In the last few years, column store and access has improved the warehouse query performance. The benefit if column store comes into fore when you combine column store with compression. The compression can and will be done on the value instead of bit streams.
In warehouses, size matters. You can have terabytes of data in your
warehouse. The hardware vendors
recognize this and are increasing capacity and the prices are falling on
this. Recently, IBM announced eX5
servers with up to 6 terabytes capacity.
Intel announced Westmere with 10-cores.
MPP for warehouse has been proven in many contexts, configurations, hardware and vendors. At the same time, multi-core processors have added lot of CPU power into a single node. Depending on your data warehouse size and performance requirements, an SMP system can provide very good return on investment. SMP – simplicity
IWA is a no knob accelerator – no indexes, no statistics, nothing to tune. You tell IWA how much memory and CPU to use. Then, you simply load the data and start querying immediately. When you cannot tune, there’s nothing to tune.
Informix Ultimate Warehouse Edition with Informix Warehouse Accelerator is available in the following configuration.
• IWA on Linux on Intel x86_64 (RHEL 5 or SUSE SLES 11)
• IDS 11.70 + IWA code modules including IDS Stored Procedures
– Linux on Intel (64 bit)
– AIX on Power (64 bit)
– HPUX on Itanium (64 bit)
– Solaris on Sparc (64bit)
We give the software. You choose the right hardware for you.
ROW stores are well suited for OLTP and COLUMN stores are well suited for warehousing. So far, we’ve seen database supports either ROW store or COLUMN store… Hence Stonebraker’s comment
Informix database server uses ROW store. Informix OLTP performances are well known and proven. It also has number of features for warehouse management like time cyclic data management (via fragmentation features) and query optimization (has joins, multi index scans, star and snowflake join optimization).
IWA uses deep columnar storage, optimized for extreme performance. See this paper for details.

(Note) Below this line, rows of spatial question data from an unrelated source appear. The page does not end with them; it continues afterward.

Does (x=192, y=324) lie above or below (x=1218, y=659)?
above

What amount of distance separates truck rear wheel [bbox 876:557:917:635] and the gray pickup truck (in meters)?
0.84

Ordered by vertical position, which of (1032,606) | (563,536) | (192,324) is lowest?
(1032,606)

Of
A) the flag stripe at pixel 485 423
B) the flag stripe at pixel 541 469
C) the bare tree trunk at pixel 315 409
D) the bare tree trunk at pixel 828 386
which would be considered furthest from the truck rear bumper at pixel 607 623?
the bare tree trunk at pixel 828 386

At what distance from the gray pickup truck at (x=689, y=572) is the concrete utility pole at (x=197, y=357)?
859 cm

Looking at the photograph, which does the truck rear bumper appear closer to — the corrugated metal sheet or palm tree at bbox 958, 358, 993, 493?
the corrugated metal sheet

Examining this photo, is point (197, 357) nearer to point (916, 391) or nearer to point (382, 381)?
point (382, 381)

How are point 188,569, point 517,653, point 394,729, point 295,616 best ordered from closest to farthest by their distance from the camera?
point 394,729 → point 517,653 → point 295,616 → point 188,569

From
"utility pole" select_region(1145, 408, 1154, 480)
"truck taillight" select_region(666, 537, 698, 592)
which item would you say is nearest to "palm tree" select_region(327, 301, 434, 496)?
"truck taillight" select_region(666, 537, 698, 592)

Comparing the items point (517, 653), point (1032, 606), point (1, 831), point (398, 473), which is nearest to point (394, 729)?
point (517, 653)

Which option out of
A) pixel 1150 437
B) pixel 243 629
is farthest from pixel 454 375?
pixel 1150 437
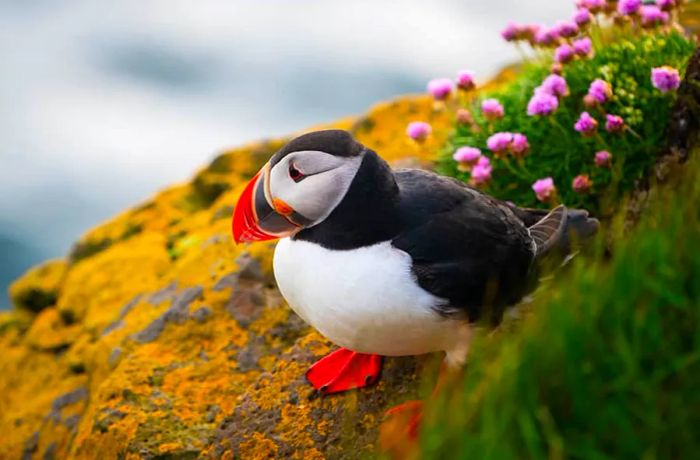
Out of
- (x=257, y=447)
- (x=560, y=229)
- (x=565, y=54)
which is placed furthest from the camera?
(x=565, y=54)

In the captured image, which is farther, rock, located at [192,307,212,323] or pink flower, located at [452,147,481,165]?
rock, located at [192,307,212,323]

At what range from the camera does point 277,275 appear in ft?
14.6

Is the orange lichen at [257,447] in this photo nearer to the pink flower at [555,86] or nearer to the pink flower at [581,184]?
the pink flower at [581,184]

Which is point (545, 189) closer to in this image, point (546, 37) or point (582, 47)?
point (582, 47)

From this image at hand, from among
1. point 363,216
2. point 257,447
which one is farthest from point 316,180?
point 257,447

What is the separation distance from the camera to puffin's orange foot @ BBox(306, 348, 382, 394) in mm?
4871

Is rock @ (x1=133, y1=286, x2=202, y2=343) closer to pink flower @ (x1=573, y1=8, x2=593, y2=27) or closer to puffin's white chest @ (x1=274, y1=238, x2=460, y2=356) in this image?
puffin's white chest @ (x1=274, y1=238, x2=460, y2=356)

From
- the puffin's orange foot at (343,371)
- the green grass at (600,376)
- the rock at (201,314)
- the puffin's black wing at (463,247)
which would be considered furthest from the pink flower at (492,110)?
the green grass at (600,376)

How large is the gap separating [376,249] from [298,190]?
1.47ft

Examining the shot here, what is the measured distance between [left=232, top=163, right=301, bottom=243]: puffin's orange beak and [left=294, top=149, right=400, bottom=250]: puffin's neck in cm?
14

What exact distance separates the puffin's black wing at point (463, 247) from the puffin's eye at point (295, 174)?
0.47m

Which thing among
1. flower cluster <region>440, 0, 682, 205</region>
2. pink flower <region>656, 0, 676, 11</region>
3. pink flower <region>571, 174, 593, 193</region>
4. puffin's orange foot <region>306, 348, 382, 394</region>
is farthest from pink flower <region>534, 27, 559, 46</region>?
puffin's orange foot <region>306, 348, 382, 394</region>

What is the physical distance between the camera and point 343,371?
4941 millimetres

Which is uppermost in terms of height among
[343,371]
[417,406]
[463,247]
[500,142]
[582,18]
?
[582,18]
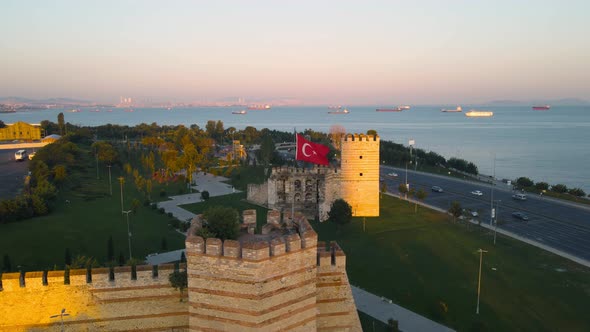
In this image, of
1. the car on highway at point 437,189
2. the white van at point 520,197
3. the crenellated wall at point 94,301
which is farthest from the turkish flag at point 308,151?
the white van at point 520,197

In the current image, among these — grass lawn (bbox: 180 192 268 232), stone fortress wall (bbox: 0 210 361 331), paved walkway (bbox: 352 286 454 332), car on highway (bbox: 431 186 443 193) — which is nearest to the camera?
stone fortress wall (bbox: 0 210 361 331)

So, with Informix Ultimate Edition, you do get best of both worlds. You can run just OLTP, hybrid or just warehouse workload on Informix. And, do it all very well.
Inforimx has the best HA solution in the database industry. HDR, ER technology has been used by our customers for 15 years. MACH11 has increased this presence in the four years since its release. Flexible Grid in Informix 11.7 takes this to a new level by enabling easier management, replication of schema changes along with data.

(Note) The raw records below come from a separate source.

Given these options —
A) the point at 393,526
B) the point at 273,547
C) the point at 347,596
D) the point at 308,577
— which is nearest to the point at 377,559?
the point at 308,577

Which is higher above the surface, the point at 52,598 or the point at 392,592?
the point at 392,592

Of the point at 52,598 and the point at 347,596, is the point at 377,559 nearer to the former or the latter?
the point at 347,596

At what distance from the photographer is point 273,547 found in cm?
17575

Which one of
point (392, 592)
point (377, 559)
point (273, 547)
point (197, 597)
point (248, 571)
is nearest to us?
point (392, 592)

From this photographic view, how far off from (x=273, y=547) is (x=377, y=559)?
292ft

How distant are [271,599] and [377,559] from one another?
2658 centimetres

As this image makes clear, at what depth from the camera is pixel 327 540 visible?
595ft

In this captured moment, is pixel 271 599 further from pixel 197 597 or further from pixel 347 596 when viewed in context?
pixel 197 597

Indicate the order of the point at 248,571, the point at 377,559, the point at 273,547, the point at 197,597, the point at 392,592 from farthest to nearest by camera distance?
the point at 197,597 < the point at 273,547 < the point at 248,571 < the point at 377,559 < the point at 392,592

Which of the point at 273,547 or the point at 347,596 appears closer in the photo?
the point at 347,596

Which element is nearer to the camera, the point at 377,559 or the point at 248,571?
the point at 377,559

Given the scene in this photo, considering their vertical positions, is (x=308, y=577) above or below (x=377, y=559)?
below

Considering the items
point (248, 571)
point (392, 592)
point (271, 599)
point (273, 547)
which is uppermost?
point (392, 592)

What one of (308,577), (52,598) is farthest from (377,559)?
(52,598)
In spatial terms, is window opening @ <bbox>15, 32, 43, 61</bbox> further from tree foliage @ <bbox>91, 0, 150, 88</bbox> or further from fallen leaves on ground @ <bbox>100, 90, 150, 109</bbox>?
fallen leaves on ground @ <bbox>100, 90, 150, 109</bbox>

One you off-load the data to IWA from the primary, you can accelerate the query from any node in the cluster or HA server.
Stonebraker’s idea here is the DBMS instances should be elastic ONLINE.

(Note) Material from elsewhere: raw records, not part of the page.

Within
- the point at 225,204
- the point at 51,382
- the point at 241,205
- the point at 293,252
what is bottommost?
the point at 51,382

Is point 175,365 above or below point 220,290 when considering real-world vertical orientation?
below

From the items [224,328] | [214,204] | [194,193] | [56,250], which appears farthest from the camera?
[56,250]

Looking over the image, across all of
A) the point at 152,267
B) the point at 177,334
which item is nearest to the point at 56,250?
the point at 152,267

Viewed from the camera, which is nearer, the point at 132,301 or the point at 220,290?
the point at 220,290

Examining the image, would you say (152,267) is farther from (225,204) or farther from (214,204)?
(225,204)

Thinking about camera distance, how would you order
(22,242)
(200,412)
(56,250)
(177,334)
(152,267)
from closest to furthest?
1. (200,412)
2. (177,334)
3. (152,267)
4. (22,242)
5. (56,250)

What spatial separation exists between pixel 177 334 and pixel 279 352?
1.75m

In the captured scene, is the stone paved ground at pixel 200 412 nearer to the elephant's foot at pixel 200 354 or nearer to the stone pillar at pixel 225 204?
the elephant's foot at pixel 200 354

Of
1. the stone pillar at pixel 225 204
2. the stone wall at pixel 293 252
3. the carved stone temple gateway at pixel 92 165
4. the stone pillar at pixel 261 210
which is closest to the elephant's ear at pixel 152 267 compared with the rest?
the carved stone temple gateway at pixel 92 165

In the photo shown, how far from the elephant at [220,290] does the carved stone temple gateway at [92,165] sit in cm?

The snapshot of the data fro Informix to IWA is done ONLINE. When you need to reprovision the number of workers, you simply disable the marts, change the number of nodes and reload the data ONLINE. IWA still runs on a single machine… But, the underlying architecture and implementation will eventually support MPP environment.
The performance issues are owed to two factors: IO performance and CPU sharing. IWA does not have any IO – That’s one factor taken care of. Virtualization is typically deployed when/because you have excess CPU capacity. IWA maximizes the usage of CPU usage. We’ve tested IWA in virtualized and cloud environment and found you still get these incredible speeds… We’ve internal users and customers validating this in virtualized and Cloud environment.
So, we score quite well on these assertions!